School districts selected for clean school bus funding by the Environmental Protection Agency between 2012 and 2017 saw more than 350,000 estimated additional student days of attendance, according to a recent report from online research journal Nature Sustainability.
“Attendance improvements were greatest when the oldest buses were replaced and for districts with high ridership on applicant buses,” the report stated. “Extrapolating our results nationwide, we expect that the replacement of all pre-2000 model year school buses would lead to more than 1.3 million additional student days of attendance per year.”
The increase at which older, higher-polluting buses are replaced therefore seems to have a positive impact on student attendance, the report found.
Of 2,816 EPA applicants that met inclusion criteria and had complete data, 383 were selected for funding. The report’s authors noted that they found no statistical differences when comparing district sizes, demographics, and socio-economic status between winning and losing districts.
The Cleaner School Bus Data
Information gathered for the report included:
- EPA funding applicant data from lotteries between 2012 and 2017, including selection status, number of replacement buses requested, buses and engines replaced or retrofitted, and engine model year of replaced engines.

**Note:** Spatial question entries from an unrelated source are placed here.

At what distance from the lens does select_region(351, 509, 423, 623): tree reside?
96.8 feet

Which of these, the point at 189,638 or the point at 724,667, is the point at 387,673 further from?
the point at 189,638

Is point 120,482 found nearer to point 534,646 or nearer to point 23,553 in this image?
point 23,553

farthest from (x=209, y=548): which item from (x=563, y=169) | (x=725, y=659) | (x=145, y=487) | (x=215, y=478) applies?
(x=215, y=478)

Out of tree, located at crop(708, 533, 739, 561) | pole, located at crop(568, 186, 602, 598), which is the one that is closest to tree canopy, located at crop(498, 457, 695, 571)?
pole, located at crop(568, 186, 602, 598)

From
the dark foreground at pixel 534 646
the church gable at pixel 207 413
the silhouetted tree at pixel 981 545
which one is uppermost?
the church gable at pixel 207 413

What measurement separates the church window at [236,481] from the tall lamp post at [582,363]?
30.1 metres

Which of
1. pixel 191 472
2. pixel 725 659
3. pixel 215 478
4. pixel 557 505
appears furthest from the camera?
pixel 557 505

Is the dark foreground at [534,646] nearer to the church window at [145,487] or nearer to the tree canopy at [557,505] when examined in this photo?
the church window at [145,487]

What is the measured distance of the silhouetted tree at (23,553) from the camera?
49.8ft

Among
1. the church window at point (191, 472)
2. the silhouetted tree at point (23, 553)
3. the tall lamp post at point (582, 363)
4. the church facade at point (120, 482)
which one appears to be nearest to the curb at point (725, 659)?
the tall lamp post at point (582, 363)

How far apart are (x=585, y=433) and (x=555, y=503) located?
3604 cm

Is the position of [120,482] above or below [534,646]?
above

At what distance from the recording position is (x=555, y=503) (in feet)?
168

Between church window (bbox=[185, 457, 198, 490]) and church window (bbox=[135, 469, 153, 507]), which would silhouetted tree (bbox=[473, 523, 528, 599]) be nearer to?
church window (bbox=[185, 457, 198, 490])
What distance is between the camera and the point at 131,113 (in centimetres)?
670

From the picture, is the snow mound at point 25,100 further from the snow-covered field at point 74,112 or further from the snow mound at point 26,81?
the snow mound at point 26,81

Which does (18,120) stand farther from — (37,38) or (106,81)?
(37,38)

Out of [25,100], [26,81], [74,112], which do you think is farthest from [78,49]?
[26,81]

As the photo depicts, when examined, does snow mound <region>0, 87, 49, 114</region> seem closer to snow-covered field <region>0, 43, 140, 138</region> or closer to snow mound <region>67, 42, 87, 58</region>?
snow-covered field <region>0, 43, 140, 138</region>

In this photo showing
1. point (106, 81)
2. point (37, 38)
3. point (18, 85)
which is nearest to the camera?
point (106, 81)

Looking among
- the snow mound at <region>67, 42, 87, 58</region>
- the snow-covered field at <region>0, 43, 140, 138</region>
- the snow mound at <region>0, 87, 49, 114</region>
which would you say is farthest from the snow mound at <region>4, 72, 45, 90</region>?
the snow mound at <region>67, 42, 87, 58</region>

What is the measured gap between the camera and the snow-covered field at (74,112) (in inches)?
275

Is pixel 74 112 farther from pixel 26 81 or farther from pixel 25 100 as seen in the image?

- School district information from the U.S. Department of Education’s annual Local Education Agency Universe Survey Data.
- School district attendance data between 2012-2019 from each state’s education department.
Beneficial Impacts of Lottery Selection
“Our findings are noteworthy because the randomized allocation of funding by the EPA allows for causal interpretation of the impact of school districts switching to cleaner buses,” the report stated.
The impacts from cleaner school buses are meaningful, given links between school attendance and student achievement.
“Excessive school absenteeism has also been linked to substance use, grade retention, and school dropout, the latter of which can have economic and health consequences in adulthood,” the report indicated.
The report’s authors noted that the study was limited by the relatively small number of entrants chosen for funding. Further restriction of data came when the authors had to scrap plans to include 2018 funding data due the lottery’s disruption by the coronavirus pandemic in 2019.